Marc Duchrétien n’en croyait pas ses yeux. Il est vrai qu’il y avait longtemps qu’il ne croyait plus en rien mais cette neige sans discontinuer, un dimanche, tout le poussait sur le fil de Médiapart. Il fit le tour de ses contacts, revint consciencieusement sur chacun de ses billets. La balance des taux de recommandations et des commentaires le décevait, une fois de plus au point qu’il décida de se lancer enfin dans l’écriture d’un feuilleton qui, va t’on savoir – il ne pouvait écrire si Dieu le veut bien, n’y ayant jamais cru - pourrait un jour faire un livre. Il venait de trouver son titre, sa manière de vengeance envers ceux qui snobaient ses billets. Il bascula la touche du clavier sur l’italique, une petite touche qui le fit rêver d’Italie.
« LE DOS DES PSEUX »
Quentin Tamarre avait pour habitude, après avoir acheté au kiosque Le Parisien, l ‘édition Hauts de Seine pour sa page Boulogne, d’aller boire sa première Tuborg au bar le Splendid, place Paul Décibel. La première était rapidement suivie d’autres Tuborg et des tournées qu’il offrait à tous ceux qui partageaient ses commentaires sur les matchs de la veille. Ils étaient déjà six quand il aborda le sujet du Quatar. Justin, le gérant cantalou du Splendid craignait que Tamarre aborde la politique. Les discussions enflammées ralentissaient la baisse du niveau des Tuborg, le chiffre ne faisait plus son affaire.
Le gros Jacques et son frère Marcel avaient toujours quelques bonnes histoires salaces en magasin et leur blague favorite avait été de surnommer Quentin le Saint. Quentin s’offusquait aussi bien du salaire des joueurs du PSG que de l’argent donné par le Quatar aux « neuf trois » pour fabriquer des talibans fanatiques. Mais d’une bière à l’autre, les contractuels alignant les doubles files, la conversation glissait, le temps s’y prêtait, sur la politique de circulation mise en œuvre par la Mairie. Quentin Tamarre s’adressait à la cantonade qui plongeait dans son petit noir, ne voulant pas prendre parti. Jacques et Marcel carburaient au Kir blanc sec. Le grand Michel Pission passait aussi ce jour là mais sa préférence allait à la Suze. Mais qu’est ce que la France va faire chez tous ces bougnoules ? Et zavez vu tous ces Roms avec leurs chiards sur les trottoirs ? Qu’on renvoie tout ça chez eux concluait Quentin approuvé par la cantonade. Y’avait pas un joueur de foot qui s’appelait Cantonade osa le gros Jacques ?
Tiens vla’ Lassido hurla Quentin, ravi de l’arrivée de son souffre douleur. Fabrice Dugenou est un clarinettiste dont le talent n’est pas reconnu à sa juste valeur. Aux yeux de Quentin Tamarre il cumule un défaut rédhibitoire, être abonné à Médiapart et nous emmerder avec l’histoire Dahublic. Kifasseskiveut avec son pognon ce con et puis Plenel il a pas de preuve. D’ailleurs le Canard, l’a bien dit que tout ça n’était qu’une histoire de cul.
« Paraît qui vont baisser les retraites, j’va encore plus pouvoir gazoliner ma Tvaingo ».
La Suze de Spission venant à manquer c’est Dugenou qui fouilla son arfeuille pour renouveler les consos. Pour une fois que Lassido paie une tournée hurlait Tamarre !

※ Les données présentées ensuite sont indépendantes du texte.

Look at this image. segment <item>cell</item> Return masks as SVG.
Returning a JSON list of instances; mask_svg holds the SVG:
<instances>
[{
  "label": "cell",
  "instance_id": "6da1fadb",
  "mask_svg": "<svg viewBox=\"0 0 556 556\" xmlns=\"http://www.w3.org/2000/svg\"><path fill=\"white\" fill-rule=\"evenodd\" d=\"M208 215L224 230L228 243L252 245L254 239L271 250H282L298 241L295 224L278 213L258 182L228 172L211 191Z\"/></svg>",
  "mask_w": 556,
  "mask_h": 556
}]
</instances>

Le téléphone se mit à sonner et Marc Duchrétien, à la voix de Charlotte remit à demain la suite du feuilleton. Charlotte, il l’avait connue par un message privé sur Médiapart et elle était montée à Paris pour les fêtes. Elle était belle, naturelle, drôle et brillante. Il se demandait s’il serait à la hauteur. Elle avait payé le premier repas à la brasserie du Rond-point. À charge de revanche avait-elle dit quand il se demandait si elle ne l’avait pas trouvé trop moche, trop décati. Il se dit qu’avec la Clarinette de Dugenou il aurait plus de chance… Quand il raccrocha le téléphone, c’était l’heure du JT, le feuilleton attendrait. Il glissa une pizza dans le four pendant que Delahousse recevait Kouchner venu recycler son droit d’ingérence. Après ce diner rapide il retourna compter les recommandations sur ses billets et eut la surprise de lire un commentaire de Charlotte à son dernier envoi sur la culture hors sol des topinambours. Il éteignit l’ordinateur et se coucha.